HO CHI MINH CITY, Vietnam -- Cherie Clark will open a medical clinic on the site of the My Lai massacre, an American atrocity many of her countrymen would like to forget but cannot.
The 44-year-old pediatric nurse is determined to do the right thing, with or without the help of her government.
'When I first visited My Lai I found utter despair,' said the formidable woman who left Illinois in 1972 to help orphans in Vietnam.
A child who survived the massacre told Clark of witnessing the rape and murder of her sister.
That tragic story wrenched the heart but strengthened the will of a remarkable woman.
Clark is determined that her clinic will transform her nation's anger and shame over My Lai into something useful. So she has collected and stashed medical supplies in the United States.
Now she needs a plane to move them to her clinic, which is to be dedicated at My Lai on May 19, the 100th anniversary of Ho Chi Minh's birth and just over 15 years after South Vietnam fell to communist forces on April 30, 1975.
But Clark said she still is waiting for the U.S. Treasury Department, which enforces the American trade embargo against Vietnam, to clear her project.
'I believe the U.S. government ought to fly the supplies in here,' Clark said in an interview in her home in the heart of this city Americans knew as Saigon.
She has a point. A U.S. Army inquiry determined that in 1968 American soldiers visited on the inhabitants of My Lai crimes that included murder, rape and maiming.

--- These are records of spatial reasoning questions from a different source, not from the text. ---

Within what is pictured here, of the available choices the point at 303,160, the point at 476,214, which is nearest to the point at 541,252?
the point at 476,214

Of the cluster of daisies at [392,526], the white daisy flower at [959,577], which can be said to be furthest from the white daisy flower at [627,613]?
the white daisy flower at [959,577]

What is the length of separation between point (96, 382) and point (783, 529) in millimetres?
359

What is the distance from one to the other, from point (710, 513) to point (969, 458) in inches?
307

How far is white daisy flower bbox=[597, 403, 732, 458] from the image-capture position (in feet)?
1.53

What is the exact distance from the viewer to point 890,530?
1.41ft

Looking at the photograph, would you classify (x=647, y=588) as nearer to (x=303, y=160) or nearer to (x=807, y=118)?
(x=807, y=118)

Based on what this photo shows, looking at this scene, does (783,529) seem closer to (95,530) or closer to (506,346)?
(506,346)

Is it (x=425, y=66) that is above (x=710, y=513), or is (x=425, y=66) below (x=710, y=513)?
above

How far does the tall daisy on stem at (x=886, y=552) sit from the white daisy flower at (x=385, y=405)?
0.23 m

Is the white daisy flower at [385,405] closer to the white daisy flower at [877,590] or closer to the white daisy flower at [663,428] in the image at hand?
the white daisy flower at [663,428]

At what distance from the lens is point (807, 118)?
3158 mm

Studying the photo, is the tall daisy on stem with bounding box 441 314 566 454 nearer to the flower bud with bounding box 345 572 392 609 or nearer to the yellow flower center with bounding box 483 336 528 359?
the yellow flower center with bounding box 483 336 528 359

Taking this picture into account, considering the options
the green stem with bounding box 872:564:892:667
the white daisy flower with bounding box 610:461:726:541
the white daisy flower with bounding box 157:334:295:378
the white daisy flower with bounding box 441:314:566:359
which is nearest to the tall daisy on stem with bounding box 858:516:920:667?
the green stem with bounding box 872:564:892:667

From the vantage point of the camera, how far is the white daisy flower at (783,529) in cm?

Some two dozen officers and GIs eventually were charged by the Army with direct involvement in the massacre, but the only one convicted was Lt. William Calley Jr.
After he was convicted of murdering 22 Vietnamese civilians, Calley was released from house arrest in Fort Benning, Ga., in 1974 after serving one-third of a 10-year sentence.
In Clark, the current residents of My Lai now know a different kind of American.
When she came to war-ravaged Vietnam, she already had seven children, three of them adopted Vietnamese. Since then, she has been divorced and adopted three more children.
Three of her adopted children are Amerasians sired by American fathers who departed years ago.
In 1975, Clark left on one of the last flights out of Saigon before the South Vietnamese government fell. She spent the next dozen years working in an orphanage in Calcutta, India.
She returned to Saigon in 1987 when the United States and unified communist Vietnam agreed to cooperate on non-government problems.
As executive director of the International Mission of Hope, Clark plans to build lots of clinics throughout Vietnam.
She takes a dim view of her government's refusal to recognize Vietnam, or even lift the embargo that has economically crippled this poverty-ridden nation.
Surely, the nations that lost wars to the United States have fared better than the winner of the only one America ever lost.